My dear students of Wesleyan University,

It was I who snuck into your rooms late in the night and stole your laptops. But please, before passing judgment, hear my story. This autumn’s lasting heat has brought bad tidings for my family. Dressed in furs as is our custom, we perspire heavily. The eternal drip of sweat from my darling wife Sonya’s brow has caused her great distress and rekindled painful memories of her past. She now spends her days sitting listlessly in the drawing room, twirling in her fingers the frayed hair ribbon of her long-gone childhood friend, Natasha. Everyone in the village remembers how inseparable Natasha and Sonya were as little girls. I had even made up my mind to marry one of them as soon as they turned fourteen. Alas, one night when she was hardly eight years of age, Natasha overheard her father saying disgraceful things about the Czar, and threw herself from the roof of her family’s dacha in a fit of patriotism. Sonya has never recovered from her untimely death.

Our young son Sascha weeps hungrily at his mother’s breast, his desperate attentions yielding no milk. Sonya has lost the will to lactate. She beats the child’s head with a picture frame until, unconscious, he ceases his wailing and falls to the floor. Many times have I returned from the fields to find our faithful hound Oleg gnawing on the baby’s foot as Sonya looks on in disinterest. I fear that she does not care for Sascha because she suspects he is not hers. Truthfully, I have been unfaithful to my wife many times, and my son’s maternity may be of any number of serf women. But how to tell the boy? His infant ears would not understand the words coming from my mouth.
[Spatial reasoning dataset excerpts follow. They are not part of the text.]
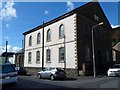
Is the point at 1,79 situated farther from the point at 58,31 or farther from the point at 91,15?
the point at 91,15


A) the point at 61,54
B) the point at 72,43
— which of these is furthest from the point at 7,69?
the point at 61,54

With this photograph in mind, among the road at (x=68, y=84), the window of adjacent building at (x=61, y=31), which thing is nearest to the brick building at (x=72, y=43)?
the window of adjacent building at (x=61, y=31)

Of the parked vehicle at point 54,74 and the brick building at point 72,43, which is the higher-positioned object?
the brick building at point 72,43

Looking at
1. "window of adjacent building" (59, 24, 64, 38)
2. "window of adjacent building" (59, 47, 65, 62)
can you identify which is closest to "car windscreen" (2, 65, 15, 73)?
"window of adjacent building" (59, 47, 65, 62)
And so I have taken to gambling. I go to the card tables late at night and try to win enough roubles to recapture my wife’s heart. Alas, I am a poor cardsman, and Prince Alexei frequently defeats me. Prince Alexei knows that I have a weak and arrogant ego, and he goads me into playing hand after hand. Often, by three in the morning, I have lost many dozens of serfs, and he has won the very vodka from my glass and the very whore from my lap. And so I have fallen heavily into debt. Soon, they will take my horses and carriage, and in her shame, Sonya will surely throw herself and the baby into the Volga. I hope to present your stolen laptops to Prince Alexei so that he might forgive my debts. If he does not accept, I am ruined. But even as I am carted off to Siberia for the rest of my days, I will remember your generosity in trying to help a desperate man by leaving your doors unlocked and your laptops unattended. If only we did not live in a godless universe, I’m sure you would be well rewarded in heaven.

Sincerely,

Leo Tolstoy

P.S. Please stop spelling my last name “Tolstoi.” You sound pretentious.